BUENAVENTURA DURRUTI
El panorama socio-político global de los últimos tiempos, de una mediocridad y niveles de corrupción casi insoportables para quienes un día creyeron en las bondades de la democracia parlamentaria, pervertida hoy hasta la náusea por la inquina y la codicia, hace que no sea difícil volver la vista hacia el anarquismo, hacia la hermosa realidad de la anarquía, ese bello sueño de libertad que el capitalismo y sus voceros se han encargado de arrumbar, y que constituye en este tiempo de asco y miseria moral, una instancia insoslayable de la esperanza. Caminar hacia la anarquía en las sociedades modernas no tendría más que ventajas, por mucho que los reidores de la injusticia, los comentaristas de lo alimenticio o los vasallos del servilismo hayan querido convertir la palabra anarquía en sinónimo de desorden. No quieren saber que la anarquía, sin embargo, es la consecución de la estabilidad del vínculo interindividual sin el dominio del poder, que garantiza la armonía de las relaciones humanas al margen de todo principio de autoridad.
Las resplandecientes ideas enunciadas por Proudhon, analizadas y discutidas por Marx (y también por Hobbes), redefinidas por mentes tan preclaras como las de Nocick o Philonenko, se alzan hoy, en este pantano de posibilismo, codicia, plusvalías, incultura y propaganda, como una esperanza real para los pueblos y un horizonte de libertad para los individuos. La anarquía, que hará que el Estado vuelva a ganarse el respeto de sus integrantes; y la cultura la naturaleza de su pasión por el pensamiento; y la economía su función de instrumento del crecer; y el tiempo su íntima naturaleza de trama en la urdimbre de un futuro a la medida de lo posible y en la senda de los deseos de los seres humanos. Y la palabra súbdito desaparecerá. Y el más y el menos no tendrá que ver con la naturaleza de las personas.
Y amanecerá para todos.
No es el anarquismo, ni la arribada de la anarquía como medio de convivencia una utopía como tal irrealizable, sino la recuperación del auténtico mundo social de naturaleza colectiva, donde los individuos obedezcan sus propias leyes en territorios comunes en que la necesidad sea respondida siempre.
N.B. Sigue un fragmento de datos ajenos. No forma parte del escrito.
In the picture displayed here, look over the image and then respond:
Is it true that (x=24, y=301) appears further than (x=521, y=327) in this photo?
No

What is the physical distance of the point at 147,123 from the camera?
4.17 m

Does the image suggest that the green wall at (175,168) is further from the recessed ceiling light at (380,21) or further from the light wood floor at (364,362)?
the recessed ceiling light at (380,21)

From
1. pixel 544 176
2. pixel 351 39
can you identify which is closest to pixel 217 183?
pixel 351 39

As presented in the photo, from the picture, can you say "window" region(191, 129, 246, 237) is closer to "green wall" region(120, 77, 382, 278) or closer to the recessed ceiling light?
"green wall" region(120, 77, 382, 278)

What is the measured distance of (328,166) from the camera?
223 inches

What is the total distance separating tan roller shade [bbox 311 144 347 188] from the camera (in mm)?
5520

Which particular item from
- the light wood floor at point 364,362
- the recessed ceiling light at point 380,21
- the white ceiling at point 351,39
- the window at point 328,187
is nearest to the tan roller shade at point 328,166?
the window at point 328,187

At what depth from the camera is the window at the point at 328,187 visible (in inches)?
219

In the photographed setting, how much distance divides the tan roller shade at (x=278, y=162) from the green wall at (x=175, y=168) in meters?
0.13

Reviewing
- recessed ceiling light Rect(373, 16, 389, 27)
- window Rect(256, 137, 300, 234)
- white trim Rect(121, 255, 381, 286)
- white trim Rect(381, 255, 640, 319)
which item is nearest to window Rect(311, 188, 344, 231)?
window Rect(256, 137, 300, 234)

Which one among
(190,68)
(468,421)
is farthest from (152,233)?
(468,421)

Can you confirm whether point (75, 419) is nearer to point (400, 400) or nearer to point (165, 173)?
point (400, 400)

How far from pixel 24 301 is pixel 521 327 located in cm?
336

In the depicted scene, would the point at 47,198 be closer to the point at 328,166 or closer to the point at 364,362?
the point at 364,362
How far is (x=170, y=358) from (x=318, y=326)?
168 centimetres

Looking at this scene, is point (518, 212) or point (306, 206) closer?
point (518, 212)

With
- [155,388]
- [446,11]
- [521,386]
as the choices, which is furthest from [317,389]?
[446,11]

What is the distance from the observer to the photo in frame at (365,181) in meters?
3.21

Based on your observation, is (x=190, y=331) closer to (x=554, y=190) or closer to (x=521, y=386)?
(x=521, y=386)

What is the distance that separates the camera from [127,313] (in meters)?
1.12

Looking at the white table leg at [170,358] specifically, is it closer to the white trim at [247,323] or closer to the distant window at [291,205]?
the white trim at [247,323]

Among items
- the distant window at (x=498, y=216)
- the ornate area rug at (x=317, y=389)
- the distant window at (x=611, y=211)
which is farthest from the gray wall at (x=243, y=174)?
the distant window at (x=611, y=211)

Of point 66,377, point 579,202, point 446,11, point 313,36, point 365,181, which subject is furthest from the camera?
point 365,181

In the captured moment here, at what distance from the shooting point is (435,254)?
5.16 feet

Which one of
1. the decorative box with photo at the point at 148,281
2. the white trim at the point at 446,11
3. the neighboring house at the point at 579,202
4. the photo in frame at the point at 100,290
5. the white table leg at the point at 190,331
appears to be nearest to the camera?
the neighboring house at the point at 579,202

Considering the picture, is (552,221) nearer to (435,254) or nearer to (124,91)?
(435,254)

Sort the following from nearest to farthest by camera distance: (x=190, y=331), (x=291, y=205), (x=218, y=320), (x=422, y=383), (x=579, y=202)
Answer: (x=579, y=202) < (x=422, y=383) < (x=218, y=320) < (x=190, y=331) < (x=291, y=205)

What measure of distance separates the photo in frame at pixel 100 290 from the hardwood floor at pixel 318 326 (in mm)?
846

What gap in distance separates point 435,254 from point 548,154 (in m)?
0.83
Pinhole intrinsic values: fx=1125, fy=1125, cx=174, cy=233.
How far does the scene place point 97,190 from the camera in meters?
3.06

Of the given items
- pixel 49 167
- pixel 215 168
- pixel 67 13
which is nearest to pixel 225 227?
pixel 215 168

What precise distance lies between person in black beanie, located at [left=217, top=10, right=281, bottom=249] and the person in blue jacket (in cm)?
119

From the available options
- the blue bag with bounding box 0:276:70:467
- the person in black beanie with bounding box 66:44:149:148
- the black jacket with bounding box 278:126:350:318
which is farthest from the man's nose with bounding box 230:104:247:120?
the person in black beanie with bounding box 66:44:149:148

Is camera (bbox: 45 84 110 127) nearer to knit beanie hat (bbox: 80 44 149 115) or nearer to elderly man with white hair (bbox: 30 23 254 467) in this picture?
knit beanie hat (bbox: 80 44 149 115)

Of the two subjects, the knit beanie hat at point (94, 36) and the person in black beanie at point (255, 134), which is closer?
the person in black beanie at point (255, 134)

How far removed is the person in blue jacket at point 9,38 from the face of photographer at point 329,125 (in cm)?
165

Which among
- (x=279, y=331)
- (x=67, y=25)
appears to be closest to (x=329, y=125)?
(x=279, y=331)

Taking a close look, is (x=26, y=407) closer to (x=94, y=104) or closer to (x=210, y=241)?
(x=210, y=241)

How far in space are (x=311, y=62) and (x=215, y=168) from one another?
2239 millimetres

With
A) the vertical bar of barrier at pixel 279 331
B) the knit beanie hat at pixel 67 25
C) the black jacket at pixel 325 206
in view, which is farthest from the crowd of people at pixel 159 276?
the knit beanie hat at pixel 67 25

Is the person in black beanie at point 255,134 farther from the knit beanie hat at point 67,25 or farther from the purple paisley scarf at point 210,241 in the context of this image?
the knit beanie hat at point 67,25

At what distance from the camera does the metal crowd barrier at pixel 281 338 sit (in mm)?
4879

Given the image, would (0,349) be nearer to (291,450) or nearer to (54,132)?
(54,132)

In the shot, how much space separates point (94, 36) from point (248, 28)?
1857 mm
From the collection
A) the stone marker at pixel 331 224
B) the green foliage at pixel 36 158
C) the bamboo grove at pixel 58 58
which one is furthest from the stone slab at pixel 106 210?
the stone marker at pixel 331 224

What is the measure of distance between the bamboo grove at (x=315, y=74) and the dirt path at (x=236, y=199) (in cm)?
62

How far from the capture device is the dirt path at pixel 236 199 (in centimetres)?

Una sociedad real, más allá de bellas teorías que la usura y la desigualdad tratan de estructurar a su medida, que hará posible el grado de felicidad indispensable para que cada uno de nosotros, y todos nosotros, podamos sentir que las instituciones manipuladas por las clases dirigentes no nos escupen en la cara cada instante, y que la vida de vivir se vive viviéndola realmente y no por delegación, que la vida no se vive dejándola pasar ni muriéndola y mucho menos soportándola.
La superación de las formas políticas de unas democracias mediatizadas por los partidos, por la representación y por las leyes del número, será posible siempre que los individuos tomen conciencia de su propia valía como tales, como sujetos protagonistas de su propio devenir, y renuncien a ser masa, a ser rebaño y cifra; se nieguen a ser súbditos, consumidores, compradores; se rebelen contra la fila, el montón, la imitación, el número, el color o el plazo, y se sientan protagonistas de la forma de su porvenir, uniéndose voluntariamente a sus semejantes para elaborar normas de convivencia basadas en principios morales que puedan definirlos como seres humanos.